::: DATA FOR PROCESSING :::

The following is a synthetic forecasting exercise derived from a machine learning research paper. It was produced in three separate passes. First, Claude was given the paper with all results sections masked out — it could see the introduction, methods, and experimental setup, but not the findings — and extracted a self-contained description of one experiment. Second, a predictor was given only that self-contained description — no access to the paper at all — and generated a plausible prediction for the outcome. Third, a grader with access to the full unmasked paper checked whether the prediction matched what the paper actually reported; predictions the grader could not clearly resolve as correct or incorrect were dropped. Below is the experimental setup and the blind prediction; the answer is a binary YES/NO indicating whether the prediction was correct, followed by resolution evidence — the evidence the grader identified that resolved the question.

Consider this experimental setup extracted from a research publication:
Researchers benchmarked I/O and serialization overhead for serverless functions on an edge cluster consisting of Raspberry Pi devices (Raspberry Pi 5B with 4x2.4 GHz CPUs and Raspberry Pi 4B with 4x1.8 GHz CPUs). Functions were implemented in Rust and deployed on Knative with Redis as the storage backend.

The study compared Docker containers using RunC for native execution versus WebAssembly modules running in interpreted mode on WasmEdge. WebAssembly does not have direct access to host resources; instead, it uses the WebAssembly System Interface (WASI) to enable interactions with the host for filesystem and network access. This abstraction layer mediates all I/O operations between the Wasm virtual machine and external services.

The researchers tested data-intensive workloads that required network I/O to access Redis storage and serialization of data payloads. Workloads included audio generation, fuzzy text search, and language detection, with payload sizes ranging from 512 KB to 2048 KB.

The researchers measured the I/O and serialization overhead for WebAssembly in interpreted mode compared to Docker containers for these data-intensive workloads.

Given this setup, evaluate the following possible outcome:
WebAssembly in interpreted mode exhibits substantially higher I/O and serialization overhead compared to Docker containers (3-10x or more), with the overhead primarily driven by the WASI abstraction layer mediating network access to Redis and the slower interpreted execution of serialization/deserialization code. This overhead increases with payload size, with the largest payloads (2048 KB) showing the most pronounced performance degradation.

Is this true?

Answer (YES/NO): YES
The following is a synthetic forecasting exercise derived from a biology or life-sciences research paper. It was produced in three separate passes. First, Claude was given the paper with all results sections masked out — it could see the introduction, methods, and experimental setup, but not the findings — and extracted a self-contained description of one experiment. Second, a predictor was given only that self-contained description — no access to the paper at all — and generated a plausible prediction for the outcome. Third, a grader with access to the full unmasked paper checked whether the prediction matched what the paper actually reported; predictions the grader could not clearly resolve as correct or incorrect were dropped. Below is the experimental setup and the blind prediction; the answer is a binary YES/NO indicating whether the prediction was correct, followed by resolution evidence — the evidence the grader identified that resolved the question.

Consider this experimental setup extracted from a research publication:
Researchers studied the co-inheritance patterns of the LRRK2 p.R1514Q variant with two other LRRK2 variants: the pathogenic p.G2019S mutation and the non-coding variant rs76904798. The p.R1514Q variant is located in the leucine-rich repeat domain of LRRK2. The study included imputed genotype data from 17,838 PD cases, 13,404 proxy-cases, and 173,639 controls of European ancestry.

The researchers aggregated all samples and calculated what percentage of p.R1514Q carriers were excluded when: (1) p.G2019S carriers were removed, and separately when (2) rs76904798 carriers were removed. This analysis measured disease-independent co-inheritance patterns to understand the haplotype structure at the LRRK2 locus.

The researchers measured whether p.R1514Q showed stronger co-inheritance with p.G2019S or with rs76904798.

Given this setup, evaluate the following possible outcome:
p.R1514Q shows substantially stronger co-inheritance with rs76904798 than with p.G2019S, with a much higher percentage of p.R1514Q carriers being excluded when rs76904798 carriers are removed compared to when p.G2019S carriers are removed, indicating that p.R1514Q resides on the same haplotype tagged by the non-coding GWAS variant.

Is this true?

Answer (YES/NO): YES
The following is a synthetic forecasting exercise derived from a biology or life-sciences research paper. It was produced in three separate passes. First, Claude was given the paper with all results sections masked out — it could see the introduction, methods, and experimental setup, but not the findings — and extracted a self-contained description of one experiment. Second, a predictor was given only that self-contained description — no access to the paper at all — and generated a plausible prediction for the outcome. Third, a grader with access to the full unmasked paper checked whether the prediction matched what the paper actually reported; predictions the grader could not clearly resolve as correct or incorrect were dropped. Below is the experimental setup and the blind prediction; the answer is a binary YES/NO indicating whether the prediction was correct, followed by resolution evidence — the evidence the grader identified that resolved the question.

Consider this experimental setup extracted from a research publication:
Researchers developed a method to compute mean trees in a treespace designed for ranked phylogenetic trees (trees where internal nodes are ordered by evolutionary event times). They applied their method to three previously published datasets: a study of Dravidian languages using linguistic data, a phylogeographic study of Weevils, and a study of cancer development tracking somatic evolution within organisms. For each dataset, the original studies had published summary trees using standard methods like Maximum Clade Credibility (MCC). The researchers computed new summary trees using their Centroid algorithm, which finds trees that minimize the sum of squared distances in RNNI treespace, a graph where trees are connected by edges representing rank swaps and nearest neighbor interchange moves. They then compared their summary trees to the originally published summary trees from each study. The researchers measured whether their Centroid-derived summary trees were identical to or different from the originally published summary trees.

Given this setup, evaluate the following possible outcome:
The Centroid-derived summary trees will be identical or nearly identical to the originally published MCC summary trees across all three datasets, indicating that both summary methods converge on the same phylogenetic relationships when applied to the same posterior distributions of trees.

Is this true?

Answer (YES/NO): NO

:::

**DIRECTIONS FOR THIS TASK**
Each line that contains the string "stronger" should be copied from the data above.

**SOLVED EXERCISE**
The researchers measured whether p.R1514Q showed stronger co-inheritance with p.G2019S or with rs76904798.
p.R1514Q shows substantially stronger co-inheritance with rs76904798 than with p.G2019S, with a much higher percentage of p.R1514Q carriers being excluded when rs76904798 carriers are removed compared to when p.G2019S carriers are removed, indicating that p.R1514Q resides on the same haplotype tagged by the non-coding GWAS variant.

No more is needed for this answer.